Pretty rage-worthy. Leave it to Mariana to find dark humor in family trauma.

But she's right. What I did is unforgivable in many ways. I can explain the reasons, justify the choices, rationalize the decades of deception, but I can't undo the harm I've caused.

"Thank you," I say.

"For what?"

"For being here. For not letting me face this alone." I catch her hand, holding it against my shoulder.

I see something different cross her face this time, as if suddenly she's back to be the same woman from last night.

"You're not alone, Mikhail. Not anymore."

For some reason, that promise sounds different now, especially with my name attached. It makes me feel human; a feeling I'd almost forgotten until I met Mariana. And I realize I have a partner now. An equal. Someone who sees the killer and the man in me and chooses to stand beside both.

My phone buzzes with an encrypted alert. Boris, with news that makes my blood run cold.

Another federal witness murdered. Female, mid-twenties, disappeared from protective custody last night. Harrison's signature all over it.

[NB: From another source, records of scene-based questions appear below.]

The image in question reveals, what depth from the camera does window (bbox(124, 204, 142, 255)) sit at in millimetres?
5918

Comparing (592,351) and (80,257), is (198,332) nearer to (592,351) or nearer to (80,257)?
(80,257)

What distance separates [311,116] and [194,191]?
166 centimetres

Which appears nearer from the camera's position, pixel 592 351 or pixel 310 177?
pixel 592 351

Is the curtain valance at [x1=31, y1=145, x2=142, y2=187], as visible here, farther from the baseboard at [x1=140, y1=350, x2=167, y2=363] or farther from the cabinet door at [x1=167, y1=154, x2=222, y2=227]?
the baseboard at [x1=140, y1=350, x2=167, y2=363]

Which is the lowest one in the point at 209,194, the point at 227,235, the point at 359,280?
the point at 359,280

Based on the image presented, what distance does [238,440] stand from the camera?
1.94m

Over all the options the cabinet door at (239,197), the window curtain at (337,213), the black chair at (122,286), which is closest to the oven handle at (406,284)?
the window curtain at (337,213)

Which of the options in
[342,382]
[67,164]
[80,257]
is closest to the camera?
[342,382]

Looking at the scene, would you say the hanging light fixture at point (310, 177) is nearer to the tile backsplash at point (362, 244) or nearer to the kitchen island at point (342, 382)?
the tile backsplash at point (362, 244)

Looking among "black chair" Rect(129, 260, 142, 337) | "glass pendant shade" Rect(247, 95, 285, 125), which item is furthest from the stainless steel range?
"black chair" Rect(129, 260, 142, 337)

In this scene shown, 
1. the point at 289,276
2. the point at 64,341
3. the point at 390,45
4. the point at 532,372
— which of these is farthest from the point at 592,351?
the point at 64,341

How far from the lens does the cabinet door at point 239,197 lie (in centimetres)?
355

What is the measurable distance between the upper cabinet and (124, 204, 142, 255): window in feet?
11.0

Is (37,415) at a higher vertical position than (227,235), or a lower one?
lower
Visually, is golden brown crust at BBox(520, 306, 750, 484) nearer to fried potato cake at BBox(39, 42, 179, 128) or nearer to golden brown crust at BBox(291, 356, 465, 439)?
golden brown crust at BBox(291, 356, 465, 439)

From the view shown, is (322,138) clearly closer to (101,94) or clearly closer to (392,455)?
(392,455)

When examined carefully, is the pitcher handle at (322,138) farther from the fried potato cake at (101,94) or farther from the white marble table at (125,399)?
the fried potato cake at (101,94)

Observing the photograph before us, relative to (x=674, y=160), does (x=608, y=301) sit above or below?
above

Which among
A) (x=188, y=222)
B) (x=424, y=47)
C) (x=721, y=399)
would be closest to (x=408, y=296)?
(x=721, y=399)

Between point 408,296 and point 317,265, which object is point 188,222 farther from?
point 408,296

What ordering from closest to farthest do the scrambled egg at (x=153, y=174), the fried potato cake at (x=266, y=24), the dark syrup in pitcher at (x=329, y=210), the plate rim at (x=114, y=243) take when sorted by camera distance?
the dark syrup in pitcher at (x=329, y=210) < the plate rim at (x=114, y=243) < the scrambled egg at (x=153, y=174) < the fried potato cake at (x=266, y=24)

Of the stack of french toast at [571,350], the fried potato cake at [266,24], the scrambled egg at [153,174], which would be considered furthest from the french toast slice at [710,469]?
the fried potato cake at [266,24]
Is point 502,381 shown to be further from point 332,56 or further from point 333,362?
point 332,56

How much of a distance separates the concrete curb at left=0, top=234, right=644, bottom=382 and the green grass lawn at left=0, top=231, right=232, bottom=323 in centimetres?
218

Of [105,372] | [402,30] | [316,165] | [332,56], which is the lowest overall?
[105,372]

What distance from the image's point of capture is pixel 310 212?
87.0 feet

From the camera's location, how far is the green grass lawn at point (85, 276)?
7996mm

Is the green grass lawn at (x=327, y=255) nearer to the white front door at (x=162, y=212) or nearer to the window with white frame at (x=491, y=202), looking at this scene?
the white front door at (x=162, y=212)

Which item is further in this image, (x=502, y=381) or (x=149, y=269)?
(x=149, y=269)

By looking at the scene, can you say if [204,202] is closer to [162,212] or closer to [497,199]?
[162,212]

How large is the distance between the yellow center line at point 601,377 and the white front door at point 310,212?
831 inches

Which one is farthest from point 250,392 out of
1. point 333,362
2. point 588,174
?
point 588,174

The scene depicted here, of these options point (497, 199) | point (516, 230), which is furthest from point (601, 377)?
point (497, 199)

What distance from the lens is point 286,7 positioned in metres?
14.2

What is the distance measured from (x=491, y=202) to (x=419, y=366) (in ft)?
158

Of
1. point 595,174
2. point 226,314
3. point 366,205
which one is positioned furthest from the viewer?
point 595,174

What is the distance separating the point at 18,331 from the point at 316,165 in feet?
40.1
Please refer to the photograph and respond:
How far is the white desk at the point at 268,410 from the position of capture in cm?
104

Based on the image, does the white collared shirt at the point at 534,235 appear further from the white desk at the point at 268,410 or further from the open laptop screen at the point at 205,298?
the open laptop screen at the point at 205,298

I show Mariana the message, watching her face pale as she processes the implications.

"He's escalating," she says, her voice tight with suppressed fury. "Getting bolder because he has the advantage of continuing to blame us as long as we are alive, and because he knows we're building a case against him."

"Or getting desperate because he knows his network is about to be exposed." I stand, pulling up additional intelligence on my laptop. "Either way, this changes the timeline. We can't wait to organize evidence and prepare perfect presentations."

"We need to move fast."

"Tomorrow morning. We take everything we have to Mila and Alexei, lay out the case, and ask for their help." I look at her seriously. "This is it. The moment we stop running and start fighting back."

She nods, determination replacing the fear in her amber eyes. "Then let's finish collecting this evidence. When we walk into that meeting tomorrow, we need to be ready to prove everything we're claiming."

Tomorrow, I stop being Ghost and become Mikhail Kozlov again.But tonight, I have one more night as Ghost. One more night to prepare for the most dangerous operation I've ever attempted, and facing the people I love.

One more night before everything changes.

I look at Mariana, seeing her bent over the evidence with fierce concentration, and realize everything already changed.

Now I'm just catching up to the truth I've been running from.

Sometimes the bravest thing you can do is stop hiding and let people see who you really are.

I have to say goodbye to Ghost. And that should terrify me but instead feels like relief.